Le problème c’est moi

Depuis toute petite, on m’a appris que je dois pardonner. Aujourd’hui, je découvre que pardonner, ce n’est pas d’abord un acte moral, mais c’est avant tout une prise de conscience. Cela nécessite tout un cheminement. Pour cela, je dois descendre en moi, entrer en contact avec mon intérieur le plus profond, tout en me mettant en face de mes dons, de mes faiblesses, de mes blessures…
Je vous fais un simple exemple : quand une sœur arrive pour manger et que je vois à sa tête qu’elle n’apprécie pas, ça me fait mal car j’ai préparé le repas de tout mon cœur. Pourtant, la réaction de l’autre ne devrait pas avoir de prise sur moi, ni même me faire souffrir car l’autre n’est pas ma continuité. En fait, elle a tout le droit de ne pas aimer ce qu’il y a à manger. Quelque part, l’autre dans sa liberté est libre de dire ou de faire ce qu’il veut.
Quand je relis l’évènement avec un peu de recul, je vois que le problème c’est moi. Après avoir pris conscience que je suis blessée car mon travail n’est pas reconnu, je me mets, avec tout ça, devant le Seigneur et j’implorer sa grâce et sa force. C’est ainsi que j’ai découvert que pardonner à quelqu’un qui m’a fait mal, c’est finalement accepter mes limites, mes blessures.

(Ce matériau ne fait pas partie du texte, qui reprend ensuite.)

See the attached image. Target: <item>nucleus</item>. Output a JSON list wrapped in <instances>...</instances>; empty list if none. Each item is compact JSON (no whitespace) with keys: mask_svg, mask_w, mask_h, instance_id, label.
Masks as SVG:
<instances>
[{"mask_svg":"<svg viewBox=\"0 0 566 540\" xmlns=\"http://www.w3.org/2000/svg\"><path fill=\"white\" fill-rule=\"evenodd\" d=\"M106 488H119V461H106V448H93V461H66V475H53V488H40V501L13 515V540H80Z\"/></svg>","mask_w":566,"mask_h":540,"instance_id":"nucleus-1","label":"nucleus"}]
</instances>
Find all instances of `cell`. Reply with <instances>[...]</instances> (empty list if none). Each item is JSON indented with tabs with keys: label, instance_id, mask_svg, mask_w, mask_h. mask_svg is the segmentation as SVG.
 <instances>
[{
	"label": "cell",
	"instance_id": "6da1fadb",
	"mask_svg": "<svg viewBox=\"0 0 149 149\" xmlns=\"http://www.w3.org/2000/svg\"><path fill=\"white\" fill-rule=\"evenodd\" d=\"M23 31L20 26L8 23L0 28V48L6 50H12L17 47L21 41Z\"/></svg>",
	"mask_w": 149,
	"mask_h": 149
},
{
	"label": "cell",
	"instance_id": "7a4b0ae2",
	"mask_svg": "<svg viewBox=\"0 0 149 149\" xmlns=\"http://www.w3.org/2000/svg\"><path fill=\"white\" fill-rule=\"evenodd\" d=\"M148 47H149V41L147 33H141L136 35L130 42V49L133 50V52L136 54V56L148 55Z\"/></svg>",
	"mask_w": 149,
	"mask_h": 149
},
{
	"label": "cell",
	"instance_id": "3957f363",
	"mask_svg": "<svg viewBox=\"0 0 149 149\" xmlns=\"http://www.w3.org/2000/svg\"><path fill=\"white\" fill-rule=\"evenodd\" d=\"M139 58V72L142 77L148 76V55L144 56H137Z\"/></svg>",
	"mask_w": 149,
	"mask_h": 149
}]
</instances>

Pendant cette année sabbatique, j’ai également pris conscience que nos conflits surgissent non pas tellement à cause de nos sympathies ou antipathies, mais surtout quand les priorités de nos valeurs sont en conflit. Impossible de nous comprendre sans dialogue et écoute réciproque.        
Selon notre histoire, notre culture, une parole ou un geste peut sembler être banal pour l’une de nous, mais pour moi pas du tout.
Par exemple, l’autre jour nous avions un invité à Tre Fontane. Nous avons mangé ensemble. Quand il est reparti, il a dû ouvrir lui-même la porte et ça n’avait l’air de dérangé personne. Moi, ça m’a fait mal parce que chez nous, au Congo, c’est très impoli. Il y a toujours quelqu’un qui va ouvrir la porte devant l’hôte. J’ai ainsi découvert que nous sommes touchées différemment par une même situation. Oui, c’est dans la vie de chaque jour, avec mes consœurs, dans la communauté, avec les voisins, en famille, au travail avec les collègues… que j’ai à offrir et accueillir le pardon. Et souvent, c’est moi la première bénéficiaire de ce pardon.

J’ai aussi découvert que pardonner n’est pas quelque chose d’automatique. Quand je pense à la situation de mon pays, la République Démocratique du Congo, à toutes les violences, la guerre que nous vivons, c’est dur. Il y a quelques années nous avons dû fuir avec nos voisins car il y avait plusieurs massacres dans le village. Face à cette violence, je me demande qu’est-ce que c’est pardonner ? J’ai senti en moi différentes formes de blocage, de résistance. J’avais déjà condamné tous ces gens, comment pourrais-je les pardonner ? En arrivant à cette année sabbatique, j’étais écrasée par ce vécu, c’était comme un poids en moi. En même temps, j’ai senti en moi un grand désir de vivre. C’est ça qui m’a décidée à entrer dans un chemin de réconciliation et de pardon.               
J’ai senti que je devais lâcher mon besoin de comprendre le mystère du mal, je devais l’accepter comme une réalité de la vie. Ça a été pour moi un grand moment de libération ! Maintenant, je sens que la souffrance, les blessures de cette situation douloureuse sont toujours présentes, mais elles ont un autre poids. Je ne suis plus écrasée par ces évènements, je peux à nouveau recevoir et donner la vie autour de moi. Traverser ainsi ce qui me blesse, la mort elle-même, me permet aujourd’hui d’embrasser la vie. J’ai fait l’expérience par mon histoire, qu’on ne peut pas gouter la lumière de Pâques, sans avoir traversé le vendredi saint.